Localisation by visual appearance implies a processing scheme which converts camera data to position information without employing a geometric world model. The objective in such an approach is to sidestep the diﬃculties associated with interpreting and more signiﬁcantly building geometric environment models with vision. The model building problem can become particularly diﬃcult when it occurs simultaneously with localisation (SLAM). Such a situation occurs when a robot is required to explore an environment without becoming lost in the process. Two paradigms of visual processing for this problem are examined: view and feature learning.
View learning is investigated in both indoor and outdoor scenarios, showing that simple processing of visual appearance can be used as an external sensor in a robotic SLAM system. A signiﬁcant mapping and localisation experiment can be successfully performed using methods as simple as comparing very low resolution images. Three diﬀerent image representations are considered for both indoor and outdoor environments: low resolution greyscales; edge features; and colour histograms. The consistency and usefulness of these representations have been investigated by examining the rates of accuracy and recognition between two indoor experiments separated by a week. Complex cell edge features are shown to be a sensible choice for indoor environments and colour histograms are shown to provide a good generic descriptor in outdoor situations.

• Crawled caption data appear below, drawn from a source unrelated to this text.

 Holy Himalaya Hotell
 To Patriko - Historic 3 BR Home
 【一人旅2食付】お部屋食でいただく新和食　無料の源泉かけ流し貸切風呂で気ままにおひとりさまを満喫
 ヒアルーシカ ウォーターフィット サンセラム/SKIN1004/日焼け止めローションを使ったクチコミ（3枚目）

View learning is used in many visual appearance based SLAM methods. View learning is tested in both indoor and outdoor environments, and found to be practicable in the short term in both situations. The indoor experiments examine the sensitivity to changes in the environment during changes between daytime and night-time which indicate that, given appropriate pre-processing, view learning is stable enough to construct long term maps. There is trade-oﬀ between recognition and accuracy as the threshold of recognition is varied. View learning does not need to be an exact aﬀair – views can ambiguously code multiple places and places can respond to multiple views. The important part of the process is the conversion of visual information into a sparse vector that it is consistent with robot position.

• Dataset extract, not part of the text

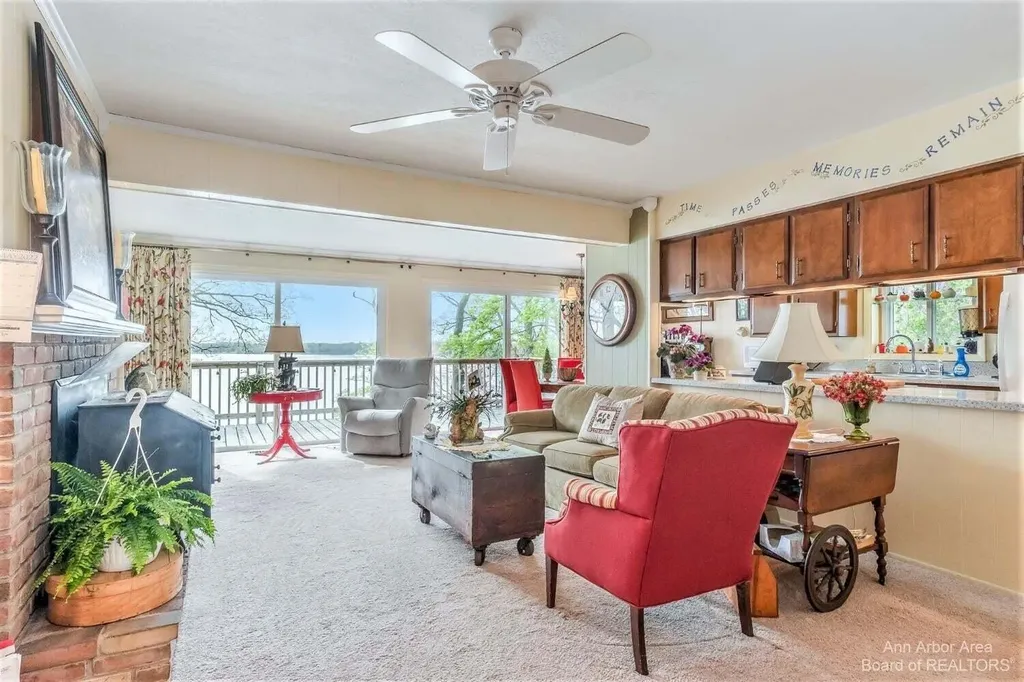 1827 Wamplers Heights Drive Norvell Township MI 49230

The implementation details reveal several points about appearance based SLAM. Without panoramic sensors it is unreasonable to try an construct a map that that is independent of the robot’s heading. Redundancy or ambiguity in the environment (which can be ampliﬁed by the need for spatial generalisation) makes spatial ﬁltering a necessity. The proximity of objects to the robot aﬀects its generalisation capabilities and the robot’s movement behaviour will aﬀect its ability to remain localised.
Feature learning provides an alternative to view learning, avoiding the possibility of an expanding view memory. The ideas developed in sparse coding literature appear to provide a principled method for developing relevant image features for a particular type of environment. In particular, sparse coding allows for a ﬁnite feature set that is adapted to the statistics of its environment. Learning the relationship between individual image features and locations in the environment is a more diﬃcult task, as there is more positional ambiguity present in the system. However the ambiguity introduced can be ﬁltered to produce consistent robot positions.
By using rapid learning and recognition of visual appearance, coupled with appropriate methods for spatial generalisation, robot position can be reliably tracked without a geometric model of the environment.